Data entries
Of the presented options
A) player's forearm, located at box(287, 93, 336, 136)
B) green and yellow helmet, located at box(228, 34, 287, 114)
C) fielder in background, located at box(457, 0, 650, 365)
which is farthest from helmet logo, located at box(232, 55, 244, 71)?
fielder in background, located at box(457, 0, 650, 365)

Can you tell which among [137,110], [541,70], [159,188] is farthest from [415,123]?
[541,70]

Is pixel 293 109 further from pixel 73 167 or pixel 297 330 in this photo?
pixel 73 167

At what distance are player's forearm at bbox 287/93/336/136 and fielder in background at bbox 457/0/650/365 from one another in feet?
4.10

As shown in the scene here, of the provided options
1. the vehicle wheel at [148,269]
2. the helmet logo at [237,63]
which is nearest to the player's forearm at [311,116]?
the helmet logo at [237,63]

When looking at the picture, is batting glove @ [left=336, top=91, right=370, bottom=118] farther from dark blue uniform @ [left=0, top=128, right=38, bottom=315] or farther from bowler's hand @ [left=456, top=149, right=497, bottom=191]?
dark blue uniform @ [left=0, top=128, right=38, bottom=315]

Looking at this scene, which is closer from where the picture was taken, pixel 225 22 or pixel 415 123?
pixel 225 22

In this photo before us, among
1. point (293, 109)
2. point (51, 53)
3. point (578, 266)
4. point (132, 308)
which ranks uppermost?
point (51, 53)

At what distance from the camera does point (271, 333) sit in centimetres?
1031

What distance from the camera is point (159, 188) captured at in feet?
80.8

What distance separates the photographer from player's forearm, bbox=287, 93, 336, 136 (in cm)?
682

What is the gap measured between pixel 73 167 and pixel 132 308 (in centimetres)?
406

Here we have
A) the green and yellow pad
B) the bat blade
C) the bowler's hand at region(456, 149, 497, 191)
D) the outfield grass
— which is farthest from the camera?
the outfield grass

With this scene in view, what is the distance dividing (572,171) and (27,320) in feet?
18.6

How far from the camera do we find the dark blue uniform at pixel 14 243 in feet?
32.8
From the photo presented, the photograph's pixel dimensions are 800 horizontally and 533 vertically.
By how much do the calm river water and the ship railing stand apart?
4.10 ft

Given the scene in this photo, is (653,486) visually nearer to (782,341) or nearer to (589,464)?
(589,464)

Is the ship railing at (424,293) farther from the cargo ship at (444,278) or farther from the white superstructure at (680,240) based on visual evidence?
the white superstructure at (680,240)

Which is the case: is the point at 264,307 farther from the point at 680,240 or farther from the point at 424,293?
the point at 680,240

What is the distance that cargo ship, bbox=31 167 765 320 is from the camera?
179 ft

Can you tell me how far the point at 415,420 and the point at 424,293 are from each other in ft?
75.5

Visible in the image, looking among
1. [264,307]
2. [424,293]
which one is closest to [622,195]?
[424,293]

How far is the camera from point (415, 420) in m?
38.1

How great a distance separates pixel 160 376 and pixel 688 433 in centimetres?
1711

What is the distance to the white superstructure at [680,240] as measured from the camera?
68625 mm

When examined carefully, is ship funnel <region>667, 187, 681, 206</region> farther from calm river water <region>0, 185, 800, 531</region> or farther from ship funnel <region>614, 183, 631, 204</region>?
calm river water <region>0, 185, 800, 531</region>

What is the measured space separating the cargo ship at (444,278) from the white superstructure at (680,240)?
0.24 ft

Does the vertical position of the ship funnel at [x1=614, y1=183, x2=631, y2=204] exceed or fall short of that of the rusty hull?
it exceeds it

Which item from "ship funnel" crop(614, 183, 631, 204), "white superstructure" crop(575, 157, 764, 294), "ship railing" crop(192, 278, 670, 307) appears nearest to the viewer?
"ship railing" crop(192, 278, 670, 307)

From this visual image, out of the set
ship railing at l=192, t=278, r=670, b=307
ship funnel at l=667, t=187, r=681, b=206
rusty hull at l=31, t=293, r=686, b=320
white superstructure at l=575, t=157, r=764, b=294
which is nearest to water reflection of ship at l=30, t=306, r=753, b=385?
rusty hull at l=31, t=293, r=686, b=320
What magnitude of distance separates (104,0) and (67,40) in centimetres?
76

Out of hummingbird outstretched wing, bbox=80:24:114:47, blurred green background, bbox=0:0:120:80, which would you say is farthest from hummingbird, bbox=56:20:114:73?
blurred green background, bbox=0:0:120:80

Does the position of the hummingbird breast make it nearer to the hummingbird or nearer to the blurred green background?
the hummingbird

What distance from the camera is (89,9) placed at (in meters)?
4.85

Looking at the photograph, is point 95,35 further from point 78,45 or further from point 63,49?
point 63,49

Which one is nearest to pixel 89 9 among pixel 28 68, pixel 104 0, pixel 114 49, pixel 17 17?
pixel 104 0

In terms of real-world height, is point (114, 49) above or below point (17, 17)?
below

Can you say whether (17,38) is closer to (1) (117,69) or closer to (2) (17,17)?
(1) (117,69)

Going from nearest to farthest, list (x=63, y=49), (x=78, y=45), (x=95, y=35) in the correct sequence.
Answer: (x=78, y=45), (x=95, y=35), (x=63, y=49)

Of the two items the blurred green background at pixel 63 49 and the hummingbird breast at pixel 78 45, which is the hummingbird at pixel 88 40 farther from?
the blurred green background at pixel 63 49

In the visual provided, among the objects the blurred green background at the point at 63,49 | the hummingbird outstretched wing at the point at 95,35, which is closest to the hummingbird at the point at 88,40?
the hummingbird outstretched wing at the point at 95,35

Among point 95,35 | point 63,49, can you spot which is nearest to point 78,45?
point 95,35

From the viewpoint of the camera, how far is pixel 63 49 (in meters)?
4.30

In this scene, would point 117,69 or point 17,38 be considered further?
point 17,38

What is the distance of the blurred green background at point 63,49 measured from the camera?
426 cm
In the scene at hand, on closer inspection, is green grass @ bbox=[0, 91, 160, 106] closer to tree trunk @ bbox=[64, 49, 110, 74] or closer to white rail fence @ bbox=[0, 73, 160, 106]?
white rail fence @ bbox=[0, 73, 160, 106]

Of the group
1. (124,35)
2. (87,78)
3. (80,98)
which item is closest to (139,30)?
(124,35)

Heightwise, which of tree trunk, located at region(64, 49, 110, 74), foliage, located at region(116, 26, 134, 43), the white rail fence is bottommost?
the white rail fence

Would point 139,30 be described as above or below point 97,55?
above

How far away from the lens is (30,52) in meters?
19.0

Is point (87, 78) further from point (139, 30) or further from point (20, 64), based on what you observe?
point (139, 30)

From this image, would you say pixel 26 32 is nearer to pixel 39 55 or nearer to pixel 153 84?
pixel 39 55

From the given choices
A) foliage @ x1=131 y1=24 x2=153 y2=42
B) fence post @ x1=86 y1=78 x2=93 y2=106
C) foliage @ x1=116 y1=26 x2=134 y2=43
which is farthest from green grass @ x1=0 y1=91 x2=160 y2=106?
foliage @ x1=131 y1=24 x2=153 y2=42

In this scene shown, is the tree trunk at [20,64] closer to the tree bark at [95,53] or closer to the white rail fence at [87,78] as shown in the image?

Your goal
Write out the entries above once more, without altering anything.

Correct output
Of the presented options
A) player's forearm, located at box(287, 93, 336, 136)
B) green and yellow helmet, located at box(228, 34, 287, 114)
C) fielder in background, located at box(457, 0, 650, 365)
which is farthest from helmet logo, located at box(232, 55, 244, 71)?
fielder in background, located at box(457, 0, 650, 365)

Can you tell which among [137,110], [541,70], [159,188] is farthest from [415,123]?
[541,70]

Is pixel 293 109 further from pixel 73 167 or pixel 297 330 in this photo?
pixel 73 167

At what distance are player's forearm at bbox 287/93/336/136 and fielder in background at bbox 457/0/650/365 from one another in feet?
4.10

As shown in the scene here, of the provided options
1. the vehicle wheel at [148,269]
2. the helmet logo at [237,63]
which is nearest to the player's forearm at [311,116]?
the helmet logo at [237,63]

When looking at the picture, is batting glove @ [left=336, top=91, right=370, bottom=118] farther from dark blue uniform @ [left=0, top=128, right=38, bottom=315] or farther from bowler's hand @ [left=456, top=149, right=497, bottom=191]?
dark blue uniform @ [left=0, top=128, right=38, bottom=315]

Looking at this scene, which is closer from where the picture was taken, pixel 225 22 or pixel 415 123?
pixel 225 22

In this photo before us, among
1. point (293, 109)
2. point (51, 53)
3. point (578, 266)
4. point (132, 308)
which ranks uppermost?
point (51, 53)

At what distance from the camera does point (271, 333) sit in centimetres?
1031

What distance from the camera is point (159, 188) captured at in feet?
80.8

What distance separates the photographer from player's forearm, bbox=287, 93, 336, 136 (in cm)?
682

What is the gap measured between pixel 73 167 and pixel 132 308 (in centimetres)?
406

Here we have
A) the green and yellow pad
B) the bat blade
C) the bowler's hand at region(456, 149, 497, 191)
D) the outfield grass
— which is farthest from the camera?
the outfield grass

With this scene in view, what is the distance dividing (572,171) and (27,320) in feet?
18.6

How far from the camera do we find the dark blue uniform at pixel 14 243 in feet?
32.8
From the photo presented, the photograph's pixel dimensions are 800 horizontally and 533 vertically.
By how much do the calm river water and the ship railing stand apart?
4.10 ft

Given the scene in this photo, is (653,486) visually nearer to (782,341) or nearer to (589,464)?
(589,464)

Is the ship railing at (424,293) farther from the cargo ship at (444,278) or farther from the white superstructure at (680,240) based on visual evidence?
the white superstructure at (680,240)

Which is the case: is the point at 264,307 farther from the point at 680,240 or farther from the point at 424,293?
the point at 680,240

What is the distance that cargo ship, bbox=31 167 765 320 is from the camera?
179 ft

Can you tell me how far the point at 415,420 and the point at 424,293 are from each other in ft?
75.5

Visible in the image, looking among
1. [264,307]
2. [424,293]
which one is closest to [622,195]?
[424,293]

How far is the camera from point (415, 420) in m?
38.1

How great a distance separates pixel 160 376 and pixel 688 433 in centimetres?
1711

What is the distance to the white superstructure at [680,240] as measured from the camera?
68625 mm

When examined carefully, is ship funnel <region>667, 187, 681, 206</region> farther from calm river water <region>0, 185, 800, 531</region> or farther from ship funnel <region>614, 183, 631, 204</region>?
calm river water <region>0, 185, 800, 531</region>

What is the measured space separating the cargo ship at (444,278) from the white superstructure at (680,240)?
0.24 ft

Does the vertical position of the ship funnel at [x1=614, y1=183, x2=631, y2=204] exceed or fall short of that of the rusty hull?
it exceeds it

Which item from "ship funnel" crop(614, 183, 631, 204), "white superstructure" crop(575, 157, 764, 294), "ship railing" crop(192, 278, 670, 307) appears nearest to the viewer?
"ship railing" crop(192, 278, 670, 307)

From this visual image, out of the set
ship railing at l=192, t=278, r=670, b=307
ship funnel at l=667, t=187, r=681, b=206
rusty hull at l=31, t=293, r=686, b=320
white superstructure at l=575, t=157, r=764, b=294
which is nearest to water reflection of ship at l=30, t=306, r=753, b=385?
rusty hull at l=31, t=293, r=686, b=320
What magnitude of distance separates (104,0) and (67,40) in centimetres?
76

Out of hummingbird outstretched wing, bbox=80:24:114:47, blurred green background, bbox=0:0:120:80, which would you say is farthest from hummingbird, bbox=56:20:114:73?
blurred green background, bbox=0:0:120:80

Does the position of the hummingbird breast make it nearer to the hummingbird or nearer to the blurred green background?
the hummingbird

What distance from the camera is (89,9) placed at (in meters)?
4.85

Looking at the photograph, is point 95,35 further from point 78,45 or further from point 63,49?
point 63,49

Which one is nearest to pixel 89 9 among pixel 28 68, pixel 104 0, pixel 114 49, pixel 17 17?
pixel 104 0

In terms of real-world height, is point (114, 49) above or below point (17, 17)?
below

Can you say whether (17,38) is closer to (1) (117,69) or closer to (2) (17,17)?
(1) (117,69)

Going from nearest to farthest, list (x=63, y=49), (x=78, y=45), (x=95, y=35) in the correct sequence.
Answer: (x=78, y=45), (x=95, y=35), (x=63, y=49)

Of the two items the blurred green background at pixel 63 49 and the hummingbird breast at pixel 78 45, which is the hummingbird at pixel 88 40 farther from?
the blurred green background at pixel 63 49

In the visual provided, among the objects the blurred green background at the point at 63,49 | the hummingbird outstretched wing at the point at 95,35, which is closest to the hummingbird at the point at 88,40?
the hummingbird outstretched wing at the point at 95,35

Among point 95,35 | point 63,49, can you spot which is nearest to point 78,45?
point 95,35

From the viewpoint of the camera, how far is pixel 63 49 (in meters)?
4.30

In this scene, would point 117,69 or point 17,38 be considered further?
point 17,38

What is the distance of the blurred green background at point 63,49 measured from the camera?
426 cm
In the scene at hand, on closer inspection, is green grass @ bbox=[0, 91, 160, 106] closer to tree trunk @ bbox=[64, 49, 110, 74] or closer to white rail fence @ bbox=[0, 73, 160, 106]?
white rail fence @ bbox=[0, 73, 160, 106]

Of the group
1. (124,35)
2. (87,78)
3. (80,98)
which item is closest to (139,30)?
(124,35)

Heightwise, which of tree trunk, located at region(64, 49, 110, 74), foliage, located at region(116, 26, 134, 43), the white rail fence is bottommost?
the white rail fence

Would point 139,30 be described as above or below point 97,55?
above

How far away from the lens is (30,52) in meters?
19.0

Is point (87, 78) further from point (139, 30) or further from point (20, 64), based on what you observe?
point (139, 30)

From this image, would you say pixel 26 32 is nearer to pixel 39 55 or nearer to pixel 153 84?
pixel 39 55

From the given choices
A) foliage @ x1=131 y1=24 x2=153 y2=42
B) fence post @ x1=86 y1=78 x2=93 y2=106
C) foliage @ x1=116 y1=26 x2=134 y2=43
which is farthest from green grass @ x1=0 y1=91 x2=160 y2=106?
foliage @ x1=131 y1=24 x2=153 y2=42

In this scene shown, is the tree trunk at [20,64] closer to the tree bark at [95,53] or closer to the white rail fence at [87,78] as shown in the image?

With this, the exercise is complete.